Während seiner Zeit als Präsident des fünftgrößten Landes der Welt von 2003 bis 2010 wuchs die Wirtschaft kräftig - auch dank sprudelnder Öleinnahmen. Mehr als 30 Millionen Menschen seien aus der Armut geholt worden, betont er. "Eine Wahl ohne Lula ist ein Betrug", skandierten Anhänger. Ex-Präsidentin Dilma Rousseff sieht einen "Staatsstreich". "Ich glaube, der Putsch, der in Brasilien 2016 geschehen ist, ist kein isolierter Akt. Das ist ein Prozess. Und das Amtsenthebungsverfahren gegen mich war der Eröffnungsakt", sagte sie der Zeitung "El País".
Rousseff, Nachfolgerin und Parteifreundin Lulas, war 2016 in einem umstrittenen Verfahren wegen angeblicher Haushaltstricksereien des Amtes enthoben worden - damit endete die mit Lula begonnene Regierungszeit der linken PT. Der konservative Michel Temer übernahm und leitete seither einen Politikwechsel ein.
Der Fall ist der vorläufige Höhepunkt in dem das Land seit fast vier Jahren erschütternden "Lava-Jato"-Korruptionsskandal um jahrelange Schmiergelder bei öffentlichen Auftragsvergaben. Dutzende Manager und Politiker sitzen bereits hinter Gittern. Der fast alle Parteien erfassende Korruptionsskandal hat das Vertrauen in die politische Elite stark sinken lassen. Daher könnte ein Außenseiter Präsident werden: Der rechtskonservative Jair Bolsonaro liegt auf Platz zwei.

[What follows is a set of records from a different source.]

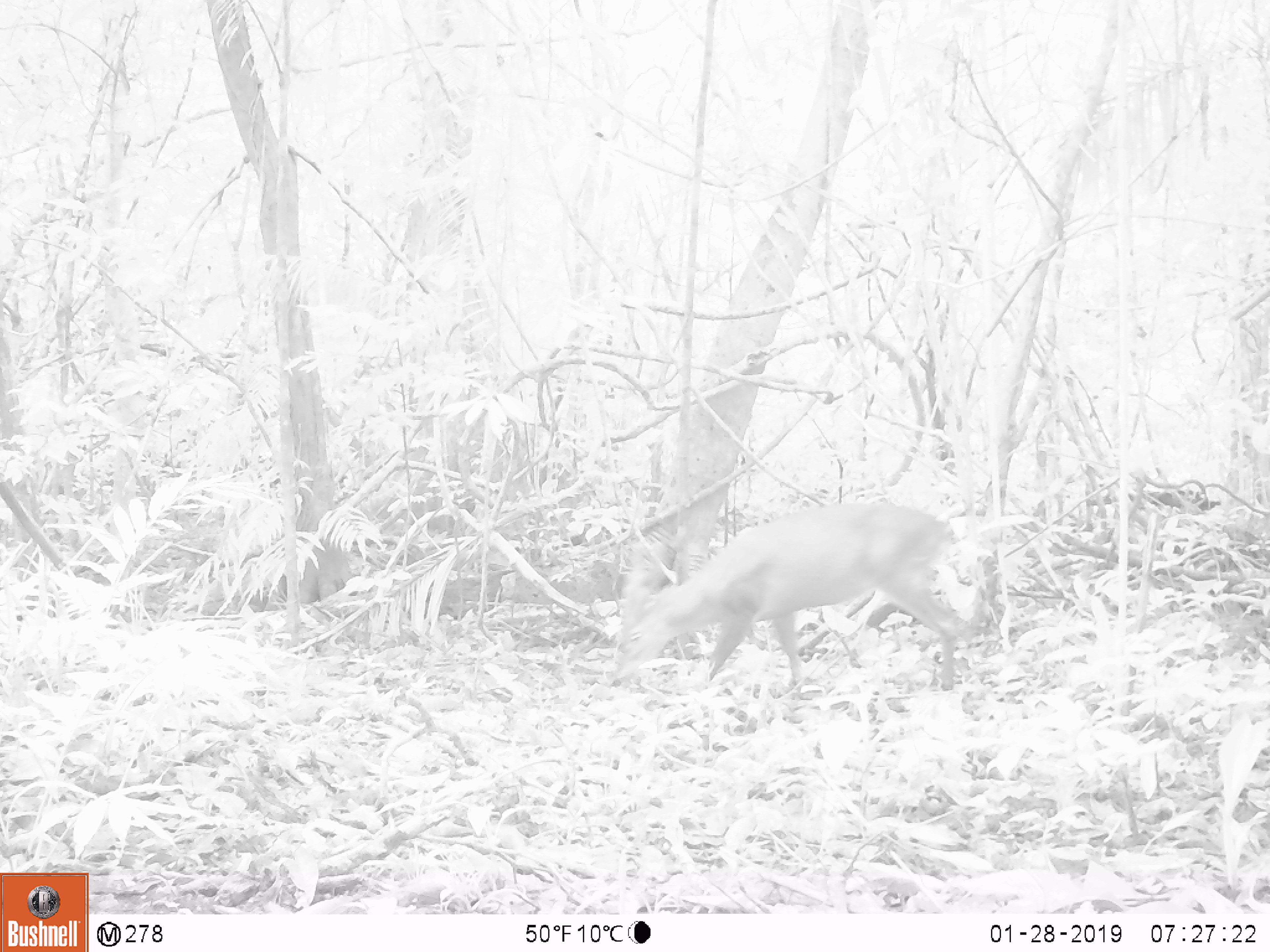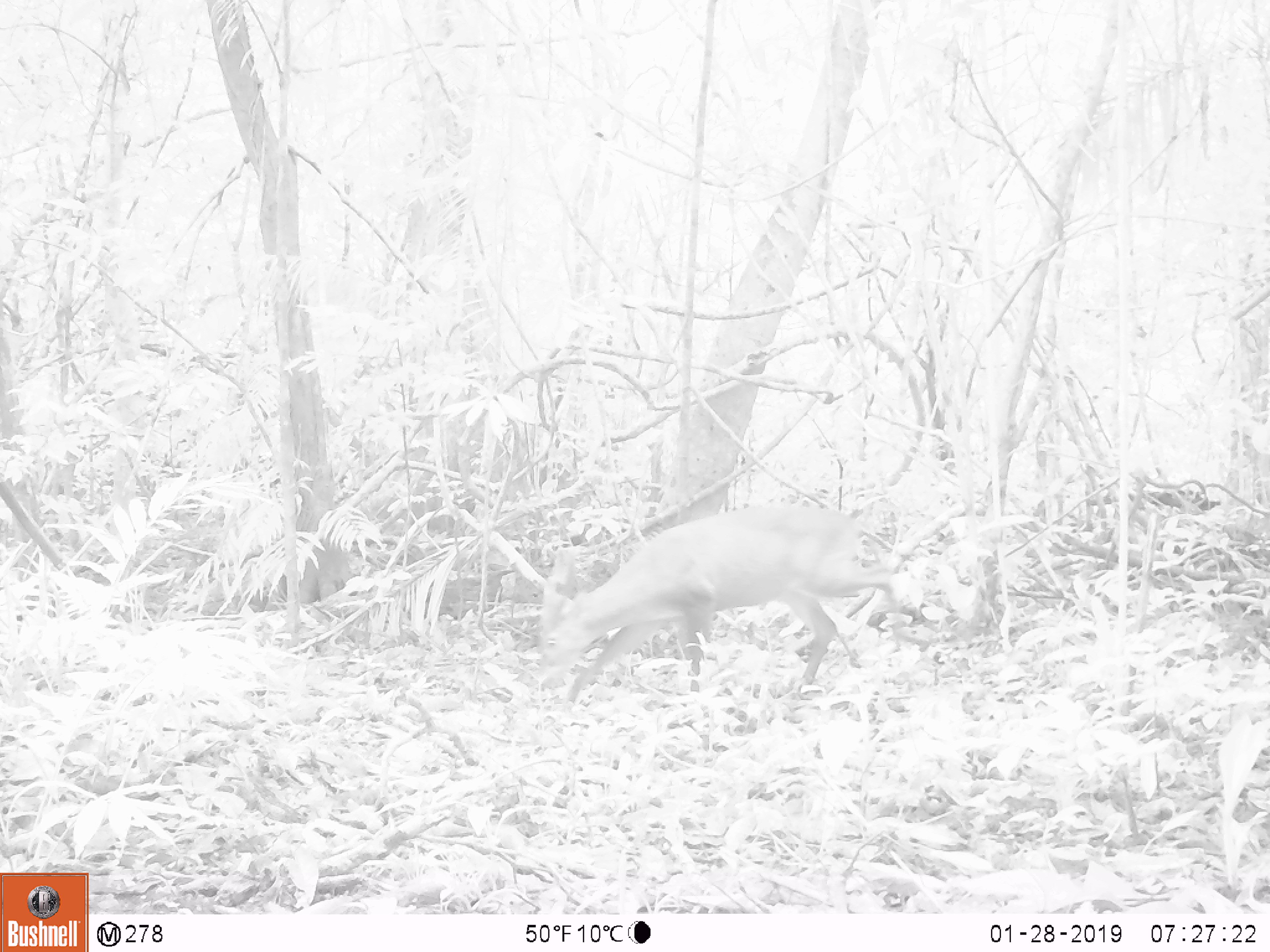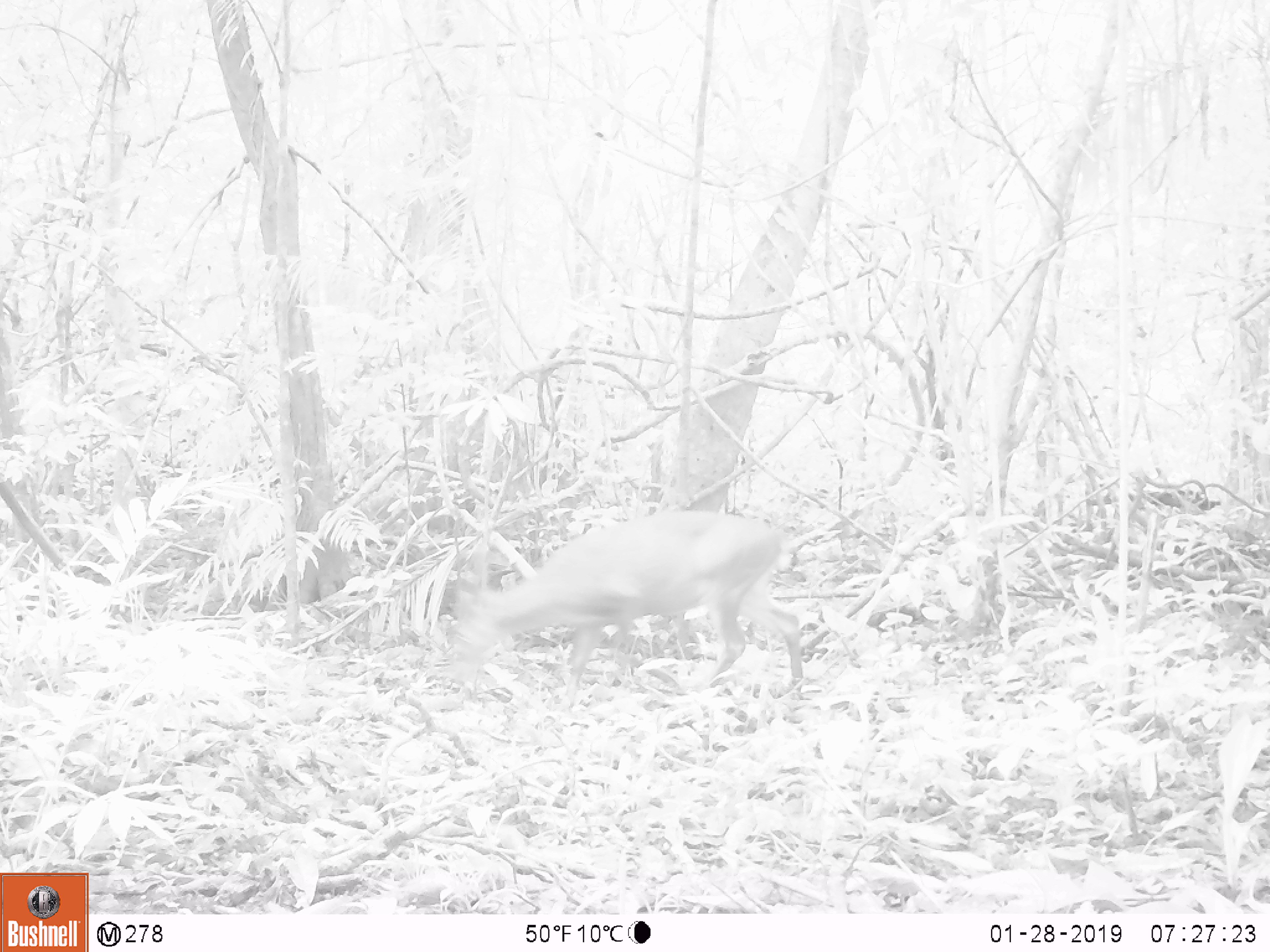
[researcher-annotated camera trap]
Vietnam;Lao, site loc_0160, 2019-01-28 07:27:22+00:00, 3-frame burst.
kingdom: Animalia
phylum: Chordata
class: Mammalia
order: Artiodactyla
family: Cervidae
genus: Muntiacus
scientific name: Muntiacus vuquangensis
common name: large-antlered muntjac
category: large antlered muntjac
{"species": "large antlered muntjac (large-antlered muntjac) (Muntiacus vuquangensis)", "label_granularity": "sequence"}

Er verherrlicht die Militärdiktatur und inszeniert sich als Donald Trump Brasiliens, der den Korruptionssumpf austrocknen will. "Ich bin eine Person, die komplett außerhalb des Establishments steht", betont Bolsonaro. Trotz der Krise gewinnen Investoren wieder Vertrauen, die Arbeitslosenzahl sinkt und der Internationale Währungsfonds hat seine Wachstumsprognose für das Bruttoinlandsprodukt in Brasilien gerade für 2018 auf 1,9 Prozent und für 2019 auf 2,1 Prozent hochgesetzt.